One wonders just what the TEC laity thinks of this helpfulness masquerading as a “public narrative.” So much for conscience, it’s now about collectivism. Democracy, Schmocracy, that’s so last century. Now we are enlightened! Whatever happened to those old democratic principles of debating, deliberation, and voting? Gone with the wind? Imagine if the U.S. Congress begins to engage in these kind of tactics? What – are they going to replace the Speaker of the House now with the GroupThink Moderator?
Here’s TEC’s story of initiating their Anaheim-style GroupThink:
On June 16, the day after Council’s Albuquerque meeting ends, 65 people, including all of Council’s provincial representatives and the members of its CIM committee, will remain for a full day of coaching in public narrative. They will be joined by the co-chairs of the General Convention Worship Committee and other invited Convention deputies, bishops and others.

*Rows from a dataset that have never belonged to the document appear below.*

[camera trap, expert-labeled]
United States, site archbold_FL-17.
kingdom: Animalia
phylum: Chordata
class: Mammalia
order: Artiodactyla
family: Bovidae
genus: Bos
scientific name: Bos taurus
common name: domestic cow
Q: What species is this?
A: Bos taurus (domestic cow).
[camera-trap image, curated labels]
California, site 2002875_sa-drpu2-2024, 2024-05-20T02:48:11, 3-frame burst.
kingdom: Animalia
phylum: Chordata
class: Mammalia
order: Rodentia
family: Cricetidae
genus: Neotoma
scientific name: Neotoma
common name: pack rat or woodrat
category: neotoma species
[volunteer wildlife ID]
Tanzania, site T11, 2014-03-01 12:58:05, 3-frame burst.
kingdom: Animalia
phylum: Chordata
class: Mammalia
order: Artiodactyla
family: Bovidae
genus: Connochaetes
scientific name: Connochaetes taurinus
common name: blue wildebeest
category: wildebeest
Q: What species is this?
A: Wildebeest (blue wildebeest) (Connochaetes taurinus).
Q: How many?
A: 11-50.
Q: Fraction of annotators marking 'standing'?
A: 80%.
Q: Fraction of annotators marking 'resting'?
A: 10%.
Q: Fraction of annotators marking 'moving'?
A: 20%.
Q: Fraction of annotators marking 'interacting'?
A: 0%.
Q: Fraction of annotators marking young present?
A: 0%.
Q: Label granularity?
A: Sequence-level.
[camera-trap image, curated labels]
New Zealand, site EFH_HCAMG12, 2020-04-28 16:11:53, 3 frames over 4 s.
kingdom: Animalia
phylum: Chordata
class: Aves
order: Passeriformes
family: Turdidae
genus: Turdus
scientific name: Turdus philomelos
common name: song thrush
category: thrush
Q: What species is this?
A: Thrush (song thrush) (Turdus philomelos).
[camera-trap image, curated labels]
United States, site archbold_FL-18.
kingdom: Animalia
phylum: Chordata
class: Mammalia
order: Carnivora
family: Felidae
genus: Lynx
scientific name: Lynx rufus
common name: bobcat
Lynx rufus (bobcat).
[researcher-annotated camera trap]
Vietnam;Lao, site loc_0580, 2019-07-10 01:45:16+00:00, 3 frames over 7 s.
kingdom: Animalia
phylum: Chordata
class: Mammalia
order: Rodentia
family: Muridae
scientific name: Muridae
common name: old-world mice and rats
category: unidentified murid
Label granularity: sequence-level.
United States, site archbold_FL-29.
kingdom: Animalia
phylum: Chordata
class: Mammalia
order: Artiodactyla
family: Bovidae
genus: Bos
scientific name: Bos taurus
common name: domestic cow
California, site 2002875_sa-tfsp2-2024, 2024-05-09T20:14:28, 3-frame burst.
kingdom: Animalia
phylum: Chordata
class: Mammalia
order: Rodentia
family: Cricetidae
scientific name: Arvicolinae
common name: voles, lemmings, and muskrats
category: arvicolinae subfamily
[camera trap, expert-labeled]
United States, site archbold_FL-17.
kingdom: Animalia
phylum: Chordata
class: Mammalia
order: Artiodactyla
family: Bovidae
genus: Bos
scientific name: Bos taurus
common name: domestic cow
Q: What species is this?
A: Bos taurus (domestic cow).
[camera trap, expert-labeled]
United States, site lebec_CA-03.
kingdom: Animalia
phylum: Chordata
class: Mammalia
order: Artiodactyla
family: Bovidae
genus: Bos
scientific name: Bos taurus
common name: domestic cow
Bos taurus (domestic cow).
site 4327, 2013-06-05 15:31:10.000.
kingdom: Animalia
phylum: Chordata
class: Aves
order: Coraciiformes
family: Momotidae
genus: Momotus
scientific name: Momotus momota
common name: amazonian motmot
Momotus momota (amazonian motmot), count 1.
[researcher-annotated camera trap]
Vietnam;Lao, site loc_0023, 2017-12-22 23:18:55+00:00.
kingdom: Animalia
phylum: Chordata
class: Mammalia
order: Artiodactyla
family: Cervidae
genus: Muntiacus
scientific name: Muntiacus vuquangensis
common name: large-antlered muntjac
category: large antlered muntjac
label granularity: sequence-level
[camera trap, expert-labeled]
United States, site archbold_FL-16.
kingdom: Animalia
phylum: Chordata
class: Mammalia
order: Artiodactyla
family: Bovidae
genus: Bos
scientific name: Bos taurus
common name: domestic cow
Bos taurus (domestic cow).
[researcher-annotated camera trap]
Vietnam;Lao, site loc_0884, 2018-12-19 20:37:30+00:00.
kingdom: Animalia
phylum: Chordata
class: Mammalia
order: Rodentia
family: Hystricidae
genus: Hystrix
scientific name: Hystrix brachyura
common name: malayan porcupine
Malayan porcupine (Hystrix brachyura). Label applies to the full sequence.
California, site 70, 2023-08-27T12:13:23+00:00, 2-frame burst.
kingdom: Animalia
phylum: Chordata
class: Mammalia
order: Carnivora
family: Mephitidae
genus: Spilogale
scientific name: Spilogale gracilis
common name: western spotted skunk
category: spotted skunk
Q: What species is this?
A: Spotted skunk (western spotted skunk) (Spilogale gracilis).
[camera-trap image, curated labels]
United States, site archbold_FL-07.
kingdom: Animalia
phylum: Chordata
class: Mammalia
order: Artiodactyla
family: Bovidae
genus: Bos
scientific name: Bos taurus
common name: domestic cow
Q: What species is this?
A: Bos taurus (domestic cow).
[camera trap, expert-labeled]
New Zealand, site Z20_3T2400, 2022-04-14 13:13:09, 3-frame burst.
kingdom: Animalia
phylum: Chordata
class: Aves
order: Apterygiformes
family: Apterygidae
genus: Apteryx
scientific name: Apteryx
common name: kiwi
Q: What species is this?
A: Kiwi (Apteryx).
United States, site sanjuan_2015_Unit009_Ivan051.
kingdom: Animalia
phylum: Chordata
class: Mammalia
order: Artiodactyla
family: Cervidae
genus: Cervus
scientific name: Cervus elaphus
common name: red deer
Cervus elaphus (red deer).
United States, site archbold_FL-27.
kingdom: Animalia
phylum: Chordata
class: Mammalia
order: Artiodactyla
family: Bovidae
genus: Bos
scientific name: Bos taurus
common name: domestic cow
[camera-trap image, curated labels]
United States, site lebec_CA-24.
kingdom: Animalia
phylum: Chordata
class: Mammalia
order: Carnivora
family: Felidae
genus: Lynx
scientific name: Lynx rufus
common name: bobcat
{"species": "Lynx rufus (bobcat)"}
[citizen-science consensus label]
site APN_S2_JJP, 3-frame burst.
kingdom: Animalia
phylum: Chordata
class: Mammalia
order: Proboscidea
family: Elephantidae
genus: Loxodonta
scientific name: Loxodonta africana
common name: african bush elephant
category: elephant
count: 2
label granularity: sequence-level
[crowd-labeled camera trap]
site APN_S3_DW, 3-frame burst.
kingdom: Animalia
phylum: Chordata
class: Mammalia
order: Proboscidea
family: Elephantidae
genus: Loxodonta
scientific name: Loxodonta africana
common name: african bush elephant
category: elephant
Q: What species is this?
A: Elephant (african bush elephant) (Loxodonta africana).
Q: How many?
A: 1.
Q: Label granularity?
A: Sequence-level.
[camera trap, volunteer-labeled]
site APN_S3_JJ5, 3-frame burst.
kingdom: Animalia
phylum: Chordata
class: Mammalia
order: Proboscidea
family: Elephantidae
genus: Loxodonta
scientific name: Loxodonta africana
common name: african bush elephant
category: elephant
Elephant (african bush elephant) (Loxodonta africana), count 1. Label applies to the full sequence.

Some of the people who participate on June 16 will then train others during the provincial synod meetings leading up to General Convention.
Use of the public-narrative tool will ripple out from the Council’s introduction and the June 16 session in ways that are aimed at building “a cadre of facilitators who will be able to lead General Convention through a public-narrative discussion about mission,” Straub said. “It’s not just for convention,” he added, saying that “the purpose is to have an impact on the Church at large.”
Anderson envisions convention participants taking the skills they learn back to their dioceses and helping other people tell their stories, listen to others and then find their own answers what she calls “the so-what question.”
“The Episcopal Church isn’t good at stating its identity,” she suggested. “The people in the Episcopal Church don’t have a common language to talk about who we are in the Episcopal Church and what we are called to do because of who we are.”
A public narrative is is a process of airbrushing out the unhelpful bits to reimagine reality more to a uniform GroupThink’s liking. Group Think by any other name still smells.
Here’s eight warning signs:
Collective Rationalization: Members discredit and explain away warning contrary to group thinking.
Illusion of Morality: Members believe their decisions are morally correct, ignoring the ethical consequences of their decisions.
Excessive Stereotyping:The group constructs negative stereotypes of rivals outside the group.
Pressure for Conformity: Members pressure any in the group who express arguments against the group’s stereotypes, illusions, or commitments, viewing such opposition as disloyalty.
Self-Censorship: Members withhold their dissenting views and counter-arguments.
Illusion of Unanimity: Members perceive falsely that everyone agrees with the group’s decision; silence is seen as consent.
Mindguards: Some members appoint themselves to the role of protecting the group from adverse information that might threaten group complacency.